ヒント1 A~Dは1から12の中の数字です。
1×1×1=1
2×2×2=8
3×3×3=27
4×4×4=64
5×5×5=125
6×6×6=216
7×7×7=343
8×8×8=512
9×9×9=729
10×10×10=1000
11×11×11=1331
12×12×12=1728
もしかしたら見つかった人もいるかも?
Step1 9で割ったあまりを考える
立方数を9で割ったあまりで分類しましょう。
あまり1 1、64、343、1000
あまり8 8、125、512、1331
あまり0 27、216、729、1728
あまりは1、8、0の3種類になります。2つの立方数の和が等しいということは
あまりの和も等しくなりますので、
①「あまり1」+「あまり1」=「あまり1」+「あまり1」
②「あまり1」+「あまり8」=「あまり1」+「あまり8」
③「あまり1」+「あまり0」=「あまり1」+「あまり0」
④「あまり8」+「あまり8」=「あまり8」+「あまり8」
⑤「あまり8」+「あまり0」=「あまり8」+「あまり0」
⑥「あまり0」+「あまり0」=「あまり0」+「あまり0」
⑦「あまり1」+「あまり8」=「あまり0」+「あまり0」
の7通り考えられます。
このうち、①、④、⑥は、1+1000=64+343、8+1331=125+512、
27+1728=216+729、とならないのでありえません。
つまり、②、③、⑤、⑦の中に答えがあります。
どうです、わかりましたか?
ヒント2 正解は③「あまり1」+「あまり0」=「あまり1」+「あまり0」
の中にあります。
Step2 偶数・奇数に分けて考える
「あまり1」 偶数:64、1000 奇数:1、343
「あまり0」 偶数:216、1728 奇数:27、729
Nが偶数とすると、偶数+偶数か偶数+奇数になります。
64+216=280
64+1728=1792
1000+216=1216
1000+1728=2728
1+27=28
1+729=730
343+27=370
343+729=1072 この中には同じ数はありませんでした。
Nが奇数とすると、偶数+奇数になります。
64+27=91
1000+27=1027
64+729=793
1000+729=1729
1+216=217
1+1728=1729
343+216=559
343+1728=2071
見事に1729で等しくなりました!
つまり、1×1×1+12×12×12=9×9×9+10×10×10=1729
河野大臣の答えは1729になります。
ヒントがなければなかなか難しいですね。
数に関する問題では、「〇で割ったあまり」に着目すると、糸口が見つかる
ことがあります。ぜひおぼえておいてください。
ところで、今回のブログのタイトルはタクシー数ですが、これはいったい何でしょう?
これには次のエピソードがあります。
数学者ゴッドフレイ・ハロルド・ハーディが療養所に入院している数学者シュリニヴァ―サ・ラマヌジャンを見舞いに行ったときの会話
ハーディが「ナンバーが1729のタクシーに乗った。その1729という数は、素数でもないし、平方数でもないし、なにか無味乾燥なもののように思えた。だから、それが不吉なことの前兆でないことを願っていたんだよ。」と言った。

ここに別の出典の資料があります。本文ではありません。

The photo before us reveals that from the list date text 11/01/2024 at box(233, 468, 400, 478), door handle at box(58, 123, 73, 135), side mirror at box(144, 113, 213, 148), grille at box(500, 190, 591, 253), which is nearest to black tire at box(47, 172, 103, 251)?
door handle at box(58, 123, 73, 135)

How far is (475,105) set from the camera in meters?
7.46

ラマヌジャンは「そんなことはありません、1729はとても興味深い数字です。それは2通りの2つの立方数の和で表せる最小の数です」と返した。
ここから、N通りの2つの立方数の和として表される最小の数のことを「N番目のタクシー数」と呼ぶようになりました。
数にはいろいろありますね。友愛数とか。
興味のある方は「博士の愛した数式」をぜひお読みください。
今回は以上です。また次回お会いいたしましょう。